Martedì 13 giugno il Consiglio regionale della Lombardia ha approvato a maggioranza una mozione presentata dalla Lega Nord e intitolata Criticità in relazione all’attività di volontariato. Il documento, firmato da 13 consiglieri leghisti, che sostengono la Giunta guidata da Roberto Maroni, mette in relazione l’attività di volontariato portata avanti con minori da quattro richiedenti asilo e il rischio per la sicurezza dei minori stessi.

L’iniziativa dei consiglieri leghisti parte dall’esperienza di Treviglio, dove l’Istituto Cameroni ha aderito a un progetto della Prefettura realizzato in collaborazione con Caritas e Cooperativa Ruah impiegando un richiedente asilo in servizi di facchinaggio, e quella di Arcore, dove tre profughi hanno aiutato nelle attività di accompagnamento ai bambini delle scuola elementari con il servizio pedibus.

La consigliera leghista Silvana Saita, prima firmataria della mozione, spiega che «si è semplicemente chiesto alla Giunta di informare i Comuni e gli Uffici Scolastici a verificare con rigore i requisiti dei volontari che svolgeranno servizi sensibili per proteggere e garantire i minori», visto che «ci sono delle leggi precise a garanzia dei minori, che devono sempre avere accanto degli adulti con alle spalle un percorso rigoroso, come il decreto Minniti dell’aprile 2017 che pone grande attenzione sull’impiego dei richiedenti protezione internazionale in attività socialmente utili, o la Direttiva Europea in vigore dal 2014 che pone norme rigorose per la lotta contro l’abuso e lo sfruttamento dei minori».

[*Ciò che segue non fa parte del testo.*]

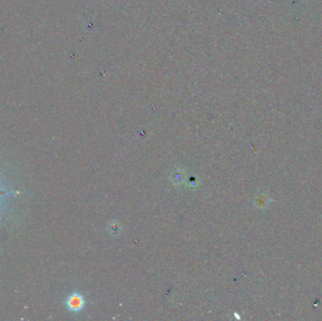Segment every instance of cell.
I'll return each instance as SVG.
<instances>
[{
  "label": "cell",
  "instance_id": "4",
  "mask_svg": "<svg viewBox=\"0 0 322 321\" xmlns=\"http://www.w3.org/2000/svg\"><path fill=\"white\" fill-rule=\"evenodd\" d=\"M108 232L113 236H118L122 233V225L117 221H112L108 225Z\"/></svg>",
  "mask_w": 322,
  "mask_h": 321
},
{
  "label": "cell",
  "instance_id": "5",
  "mask_svg": "<svg viewBox=\"0 0 322 321\" xmlns=\"http://www.w3.org/2000/svg\"><path fill=\"white\" fill-rule=\"evenodd\" d=\"M4 194H6V191H3V190H0V196H2V195H4Z\"/></svg>",
  "mask_w": 322,
  "mask_h": 321
},
{
  "label": "cell",
  "instance_id": "3",
  "mask_svg": "<svg viewBox=\"0 0 322 321\" xmlns=\"http://www.w3.org/2000/svg\"><path fill=\"white\" fill-rule=\"evenodd\" d=\"M270 203H271V199L266 194H261L257 196L254 201V204L258 209H266L269 206Z\"/></svg>",
  "mask_w": 322,
  "mask_h": 321
},
{
  "label": "cell",
  "instance_id": "1",
  "mask_svg": "<svg viewBox=\"0 0 322 321\" xmlns=\"http://www.w3.org/2000/svg\"><path fill=\"white\" fill-rule=\"evenodd\" d=\"M65 303L68 310L78 313L85 307L86 300L82 294L78 292H73L71 295L68 296Z\"/></svg>",
  "mask_w": 322,
  "mask_h": 321
},
{
  "label": "cell",
  "instance_id": "2",
  "mask_svg": "<svg viewBox=\"0 0 322 321\" xmlns=\"http://www.w3.org/2000/svg\"><path fill=\"white\" fill-rule=\"evenodd\" d=\"M187 179V176L184 173L183 170H180V169H177L176 171H174L172 173V175H170V180L176 185V186H180V185H183L185 183Z\"/></svg>",
  "mask_w": 322,
  "mask_h": 321
}]
</instances>
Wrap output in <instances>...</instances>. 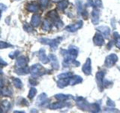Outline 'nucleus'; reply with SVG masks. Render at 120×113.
Listing matches in <instances>:
<instances>
[{
    "mask_svg": "<svg viewBox=\"0 0 120 113\" xmlns=\"http://www.w3.org/2000/svg\"><path fill=\"white\" fill-rule=\"evenodd\" d=\"M47 16L49 17V18L50 19V20L53 23V24L57 26L58 28H60L62 27L63 26V23L62 21L60 20L57 13H56V11H50L48 14H47Z\"/></svg>",
    "mask_w": 120,
    "mask_h": 113,
    "instance_id": "nucleus-1",
    "label": "nucleus"
},
{
    "mask_svg": "<svg viewBox=\"0 0 120 113\" xmlns=\"http://www.w3.org/2000/svg\"><path fill=\"white\" fill-rule=\"evenodd\" d=\"M62 39V38H57V39H41L40 41H41V43L50 45V48L52 49V50H56V49L58 48V45L60 42V41H61Z\"/></svg>",
    "mask_w": 120,
    "mask_h": 113,
    "instance_id": "nucleus-2",
    "label": "nucleus"
},
{
    "mask_svg": "<svg viewBox=\"0 0 120 113\" xmlns=\"http://www.w3.org/2000/svg\"><path fill=\"white\" fill-rule=\"evenodd\" d=\"M30 73L33 77H38L44 74V69L40 64H35L30 68Z\"/></svg>",
    "mask_w": 120,
    "mask_h": 113,
    "instance_id": "nucleus-3",
    "label": "nucleus"
},
{
    "mask_svg": "<svg viewBox=\"0 0 120 113\" xmlns=\"http://www.w3.org/2000/svg\"><path fill=\"white\" fill-rule=\"evenodd\" d=\"M75 100H76V102H77V106L80 109L86 110V111H88V110L89 111L90 105H91V104L89 103L83 97H76V98H75Z\"/></svg>",
    "mask_w": 120,
    "mask_h": 113,
    "instance_id": "nucleus-4",
    "label": "nucleus"
},
{
    "mask_svg": "<svg viewBox=\"0 0 120 113\" xmlns=\"http://www.w3.org/2000/svg\"><path fill=\"white\" fill-rule=\"evenodd\" d=\"M118 60V56L115 54H111L110 55H108L106 59H105V66L107 68H110L114 64L117 62Z\"/></svg>",
    "mask_w": 120,
    "mask_h": 113,
    "instance_id": "nucleus-5",
    "label": "nucleus"
},
{
    "mask_svg": "<svg viewBox=\"0 0 120 113\" xmlns=\"http://www.w3.org/2000/svg\"><path fill=\"white\" fill-rule=\"evenodd\" d=\"M104 75H105V73L104 71H100L96 74V81L98 86V89L101 91H103V88H104L103 81H104Z\"/></svg>",
    "mask_w": 120,
    "mask_h": 113,
    "instance_id": "nucleus-6",
    "label": "nucleus"
},
{
    "mask_svg": "<svg viewBox=\"0 0 120 113\" xmlns=\"http://www.w3.org/2000/svg\"><path fill=\"white\" fill-rule=\"evenodd\" d=\"M82 72L86 74V75H91L92 73V66H91V60L89 58H88L86 60V62L84 63V65L82 66Z\"/></svg>",
    "mask_w": 120,
    "mask_h": 113,
    "instance_id": "nucleus-7",
    "label": "nucleus"
},
{
    "mask_svg": "<svg viewBox=\"0 0 120 113\" xmlns=\"http://www.w3.org/2000/svg\"><path fill=\"white\" fill-rule=\"evenodd\" d=\"M27 63H28V58L26 57L25 56H21L17 59L16 66H17V68L26 67V65H27Z\"/></svg>",
    "mask_w": 120,
    "mask_h": 113,
    "instance_id": "nucleus-8",
    "label": "nucleus"
},
{
    "mask_svg": "<svg viewBox=\"0 0 120 113\" xmlns=\"http://www.w3.org/2000/svg\"><path fill=\"white\" fill-rule=\"evenodd\" d=\"M93 41L96 45H98V46H101V45H103L104 42V39L102 36V34L97 32L93 38Z\"/></svg>",
    "mask_w": 120,
    "mask_h": 113,
    "instance_id": "nucleus-9",
    "label": "nucleus"
},
{
    "mask_svg": "<svg viewBox=\"0 0 120 113\" xmlns=\"http://www.w3.org/2000/svg\"><path fill=\"white\" fill-rule=\"evenodd\" d=\"M82 26V22L80 20V21H78L77 23H76V24H71V25L66 26L65 29L67 30V31H68V32H75L78 29H80Z\"/></svg>",
    "mask_w": 120,
    "mask_h": 113,
    "instance_id": "nucleus-10",
    "label": "nucleus"
},
{
    "mask_svg": "<svg viewBox=\"0 0 120 113\" xmlns=\"http://www.w3.org/2000/svg\"><path fill=\"white\" fill-rule=\"evenodd\" d=\"M48 58L50 60V61L51 62V65L54 69H58L59 67V64L57 57L54 54H50L48 56Z\"/></svg>",
    "mask_w": 120,
    "mask_h": 113,
    "instance_id": "nucleus-11",
    "label": "nucleus"
},
{
    "mask_svg": "<svg viewBox=\"0 0 120 113\" xmlns=\"http://www.w3.org/2000/svg\"><path fill=\"white\" fill-rule=\"evenodd\" d=\"M38 56H39V59L41 61V63H44V64H47V63H49V61H50L48 56H47L46 54H45V50L43 48H41V50L39 51Z\"/></svg>",
    "mask_w": 120,
    "mask_h": 113,
    "instance_id": "nucleus-12",
    "label": "nucleus"
},
{
    "mask_svg": "<svg viewBox=\"0 0 120 113\" xmlns=\"http://www.w3.org/2000/svg\"><path fill=\"white\" fill-rule=\"evenodd\" d=\"M82 81V78L79 75H72L69 78V85H75Z\"/></svg>",
    "mask_w": 120,
    "mask_h": 113,
    "instance_id": "nucleus-13",
    "label": "nucleus"
},
{
    "mask_svg": "<svg viewBox=\"0 0 120 113\" xmlns=\"http://www.w3.org/2000/svg\"><path fill=\"white\" fill-rule=\"evenodd\" d=\"M97 29H98V31H100L101 32L102 35L104 36V37L108 38L110 34V29L108 26H100V27L97 28Z\"/></svg>",
    "mask_w": 120,
    "mask_h": 113,
    "instance_id": "nucleus-14",
    "label": "nucleus"
},
{
    "mask_svg": "<svg viewBox=\"0 0 120 113\" xmlns=\"http://www.w3.org/2000/svg\"><path fill=\"white\" fill-rule=\"evenodd\" d=\"M99 22V11L98 8H95L92 11V23L94 24H98Z\"/></svg>",
    "mask_w": 120,
    "mask_h": 113,
    "instance_id": "nucleus-15",
    "label": "nucleus"
},
{
    "mask_svg": "<svg viewBox=\"0 0 120 113\" xmlns=\"http://www.w3.org/2000/svg\"><path fill=\"white\" fill-rule=\"evenodd\" d=\"M67 105H68L67 103H63V101H61V102H59V103H54L50 104L49 105V108L51 109H61L65 106H67Z\"/></svg>",
    "mask_w": 120,
    "mask_h": 113,
    "instance_id": "nucleus-16",
    "label": "nucleus"
},
{
    "mask_svg": "<svg viewBox=\"0 0 120 113\" xmlns=\"http://www.w3.org/2000/svg\"><path fill=\"white\" fill-rule=\"evenodd\" d=\"M47 100V96L46 93H42L37 98V104L38 105H43L44 103H46V101Z\"/></svg>",
    "mask_w": 120,
    "mask_h": 113,
    "instance_id": "nucleus-17",
    "label": "nucleus"
},
{
    "mask_svg": "<svg viewBox=\"0 0 120 113\" xmlns=\"http://www.w3.org/2000/svg\"><path fill=\"white\" fill-rule=\"evenodd\" d=\"M41 23V16L39 14H34L32 17L31 25L32 26H38Z\"/></svg>",
    "mask_w": 120,
    "mask_h": 113,
    "instance_id": "nucleus-18",
    "label": "nucleus"
},
{
    "mask_svg": "<svg viewBox=\"0 0 120 113\" xmlns=\"http://www.w3.org/2000/svg\"><path fill=\"white\" fill-rule=\"evenodd\" d=\"M69 78L59 79V81H57V85L59 88H65V87H66L67 85H69Z\"/></svg>",
    "mask_w": 120,
    "mask_h": 113,
    "instance_id": "nucleus-19",
    "label": "nucleus"
},
{
    "mask_svg": "<svg viewBox=\"0 0 120 113\" xmlns=\"http://www.w3.org/2000/svg\"><path fill=\"white\" fill-rule=\"evenodd\" d=\"M26 8L29 12H38L39 10V6L36 3H30L27 5Z\"/></svg>",
    "mask_w": 120,
    "mask_h": 113,
    "instance_id": "nucleus-20",
    "label": "nucleus"
},
{
    "mask_svg": "<svg viewBox=\"0 0 120 113\" xmlns=\"http://www.w3.org/2000/svg\"><path fill=\"white\" fill-rule=\"evenodd\" d=\"M15 73L18 75H26L27 73H30V69L29 67H22V68H17L15 70Z\"/></svg>",
    "mask_w": 120,
    "mask_h": 113,
    "instance_id": "nucleus-21",
    "label": "nucleus"
},
{
    "mask_svg": "<svg viewBox=\"0 0 120 113\" xmlns=\"http://www.w3.org/2000/svg\"><path fill=\"white\" fill-rule=\"evenodd\" d=\"M56 99H57L59 101H65L68 99H71L72 98V96L71 95H68V94H63V93H59L56 94L55 96Z\"/></svg>",
    "mask_w": 120,
    "mask_h": 113,
    "instance_id": "nucleus-22",
    "label": "nucleus"
},
{
    "mask_svg": "<svg viewBox=\"0 0 120 113\" xmlns=\"http://www.w3.org/2000/svg\"><path fill=\"white\" fill-rule=\"evenodd\" d=\"M89 111L91 113H100L101 112V108L98 103H93L90 105Z\"/></svg>",
    "mask_w": 120,
    "mask_h": 113,
    "instance_id": "nucleus-23",
    "label": "nucleus"
},
{
    "mask_svg": "<svg viewBox=\"0 0 120 113\" xmlns=\"http://www.w3.org/2000/svg\"><path fill=\"white\" fill-rule=\"evenodd\" d=\"M0 93L3 96H8V97H10V96L12 95V92H11V90H10L8 88H0Z\"/></svg>",
    "mask_w": 120,
    "mask_h": 113,
    "instance_id": "nucleus-24",
    "label": "nucleus"
},
{
    "mask_svg": "<svg viewBox=\"0 0 120 113\" xmlns=\"http://www.w3.org/2000/svg\"><path fill=\"white\" fill-rule=\"evenodd\" d=\"M68 0H62L58 4V8L59 9L63 11L68 7Z\"/></svg>",
    "mask_w": 120,
    "mask_h": 113,
    "instance_id": "nucleus-25",
    "label": "nucleus"
},
{
    "mask_svg": "<svg viewBox=\"0 0 120 113\" xmlns=\"http://www.w3.org/2000/svg\"><path fill=\"white\" fill-rule=\"evenodd\" d=\"M13 83L14 86L16 87L17 88H21L22 87V83L21 81V80L20 78H13Z\"/></svg>",
    "mask_w": 120,
    "mask_h": 113,
    "instance_id": "nucleus-26",
    "label": "nucleus"
},
{
    "mask_svg": "<svg viewBox=\"0 0 120 113\" xmlns=\"http://www.w3.org/2000/svg\"><path fill=\"white\" fill-rule=\"evenodd\" d=\"M51 29V24L48 20H45L43 24V29L45 31H48Z\"/></svg>",
    "mask_w": 120,
    "mask_h": 113,
    "instance_id": "nucleus-27",
    "label": "nucleus"
},
{
    "mask_svg": "<svg viewBox=\"0 0 120 113\" xmlns=\"http://www.w3.org/2000/svg\"><path fill=\"white\" fill-rule=\"evenodd\" d=\"M113 35H114V39H115L114 41L116 47L120 48V35H119L117 32H114Z\"/></svg>",
    "mask_w": 120,
    "mask_h": 113,
    "instance_id": "nucleus-28",
    "label": "nucleus"
},
{
    "mask_svg": "<svg viewBox=\"0 0 120 113\" xmlns=\"http://www.w3.org/2000/svg\"><path fill=\"white\" fill-rule=\"evenodd\" d=\"M73 74L71 73H62L58 75V78L59 79H63V78H69L71 76H72Z\"/></svg>",
    "mask_w": 120,
    "mask_h": 113,
    "instance_id": "nucleus-29",
    "label": "nucleus"
},
{
    "mask_svg": "<svg viewBox=\"0 0 120 113\" xmlns=\"http://www.w3.org/2000/svg\"><path fill=\"white\" fill-rule=\"evenodd\" d=\"M36 93H37V90L35 88H32L29 90L28 97H29V99H32V98H34V97L36 95Z\"/></svg>",
    "mask_w": 120,
    "mask_h": 113,
    "instance_id": "nucleus-30",
    "label": "nucleus"
},
{
    "mask_svg": "<svg viewBox=\"0 0 120 113\" xmlns=\"http://www.w3.org/2000/svg\"><path fill=\"white\" fill-rule=\"evenodd\" d=\"M8 47H11V44L5 42V41H0V48H1V49L7 48H8Z\"/></svg>",
    "mask_w": 120,
    "mask_h": 113,
    "instance_id": "nucleus-31",
    "label": "nucleus"
},
{
    "mask_svg": "<svg viewBox=\"0 0 120 113\" xmlns=\"http://www.w3.org/2000/svg\"><path fill=\"white\" fill-rule=\"evenodd\" d=\"M2 106L5 108L6 110H8V109H10V107H11V103L8 100H4V101H2Z\"/></svg>",
    "mask_w": 120,
    "mask_h": 113,
    "instance_id": "nucleus-32",
    "label": "nucleus"
},
{
    "mask_svg": "<svg viewBox=\"0 0 120 113\" xmlns=\"http://www.w3.org/2000/svg\"><path fill=\"white\" fill-rule=\"evenodd\" d=\"M23 28L27 32H31L32 31V25H29L28 24H25V25L23 26Z\"/></svg>",
    "mask_w": 120,
    "mask_h": 113,
    "instance_id": "nucleus-33",
    "label": "nucleus"
},
{
    "mask_svg": "<svg viewBox=\"0 0 120 113\" xmlns=\"http://www.w3.org/2000/svg\"><path fill=\"white\" fill-rule=\"evenodd\" d=\"M19 54H20V51H15L14 52H11V54H9V56L11 59H14V58H16V56H18Z\"/></svg>",
    "mask_w": 120,
    "mask_h": 113,
    "instance_id": "nucleus-34",
    "label": "nucleus"
},
{
    "mask_svg": "<svg viewBox=\"0 0 120 113\" xmlns=\"http://www.w3.org/2000/svg\"><path fill=\"white\" fill-rule=\"evenodd\" d=\"M107 105H108L109 107H110V108H114L115 107V103H114V102L111 100L110 98H108L107 99Z\"/></svg>",
    "mask_w": 120,
    "mask_h": 113,
    "instance_id": "nucleus-35",
    "label": "nucleus"
},
{
    "mask_svg": "<svg viewBox=\"0 0 120 113\" xmlns=\"http://www.w3.org/2000/svg\"><path fill=\"white\" fill-rule=\"evenodd\" d=\"M39 2H40L41 5L44 8L47 7L49 4V0H39Z\"/></svg>",
    "mask_w": 120,
    "mask_h": 113,
    "instance_id": "nucleus-36",
    "label": "nucleus"
},
{
    "mask_svg": "<svg viewBox=\"0 0 120 113\" xmlns=\"http://www.w3.org/2000/svg\"><path fill=\"white\" fill-rule=\"evenodd\" d=\"M7 9V6H5L3 4H0V18H1L2 16V12L3 11H5Z\"/></svg>",
    "mask_w": 120,
    "mask_h": 113,
    "instance_id": "nucleus-37",
    "label": "nucleus"
},
{
    "mask_svg": "<svg viewBox=\"0 0 120 113\" xmlns=\"http://www.w3.org/2000/svg\"><path fill=\"white\" fill-rule=\"evenodd\" d=\"M29 82H30V84H31L32 85H37V84H38V82L35 80L34 78H30L29 79Z\"/></svg>",
    "mask_w": 120,
    "mask_h": 113,
    "instance_id": "nucleus-38",
    "label": "nucleus"
},
{
    "mask_svg": "<svg viewBox=\"0 0 120 113\" xmlns=\"http://www.w3.org/2000/svg\"><path fill=\"white\" fill-rule=\"evenodd\" d=\"M8 63L4 60L3 59H2L0 57V66H7Z\"/></svg>",
    "mask_w": 120,
    "mask_h": 113,
    "instance_id": "nucleus-39",
    "label": "nucleus"
},
{
    "mask_svg": "<svg viewBox=\"0 0 120 113\" xmlns=\"http://www.w3.org/2000/svg\"><path fill=\"white\" fill-rule=\"evenodd\" d=\"M30 113H38V111L35 109H32L31 110V112H30Z\"/></svg>",
    "mask_w": 120,
    "mask_h": 113,
    "instance_id": "nucleus-40",
    "label": "nucleus"
},
{
    "mask_svg": "<svg viewBox=\"0 0 120 113\" xmlns=\"http://www.w3.org/2000/svg\"><path fill=\"white\" fill-rule=\"evenodd\" d=\"M14 113H26V112L23 111H14Z\"/></svg>",
    "mask_w": 120,
    "mask_h": 113,
    "instance_id": "nucleus-41",
    "label": "nucleus"
},
{
    "mask_svg": "<svg viewBox=\"0 0 120 113\" xmlns=\"http://www.w3.org/2000/svg\"><path fill=\"white\" fill-rule=\"evenodd\" d=\"M3 85V83H2V81L1 80V79H0V88H2V85Z\"/></svg>",
    "mask_w": 120,
    "mask_h": 113,
    "instance_id": "nucleus-42",
    "label": "nucleus"
},
{
    "mask_svg": "<svg viewBox=\"0 0 120 113\" xmlns=\"http://www.w3.org/2000/svg\"><path fill=\"white\" fill-rule=\"evenodd\" d=\"M54 2H59V1H60V0H53Z\"/></svg>",
    "mask_w": 120,
    "mask_h": 113,
    "instance_id": "nucleus-43",
    "label": "nucleus"
},
{
    "mask_svg": "<svg viewBox=\"0 0 120 113\" xmlns=\"http://www.w3.org/2000/svg\"><path fill=\"white\" fill-rule=\"evenodd\" d=\"M119 69H120V68H119Z\"/></svg>",
    "mask_w": 120,
    "mask_h": 113,
    "instance_id": "nucleus-44",
    "label": "nucleus"
},
{
    "mask_svg": "<svg viewBox=\"0 0 120 113\" xmlns=\"http://www.w3.org/2000/svg\"></svg>",
    "mask_w": 120,
    "mask_h": 113,
    "instance_id": "nucleus-45",
    "label": "nucleus"
}]
</instances>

Stefano Pasta, giornalista che si occupa di accoglienza in seno alla Comunità di Sant’Egidio, spiega che con questa mozione «si “sensibilizzano” – questo il termine utilizzato – i diversi comuni lombardi e in particolare si chiede a Treviglio e Arcore di verificare la fedina penale dei richiedenti asilo che hanno a che fare con i bambini, in particolare per due reati particolarmente infamanti, cioè la pedofilia e la pedopornografia». Si tratta di una richiesta che non viene estesa però a tutti i cittadini, ma che fa esplicito riferimento a profughi e richiedenti asilo. «Questa richiesta di verifica – prosegue Pasta – sottende un’idea per cui sarebbe più facile che persone richiedenti asilo politico abbiano questa propensione. Vale soltanto per appunto i richiedenti asilo e non per i tantissimi altri volontari che svolgono la stessa attività insieme a loro ma hanno un colore della pelle diverso e una cittadinanza diversa».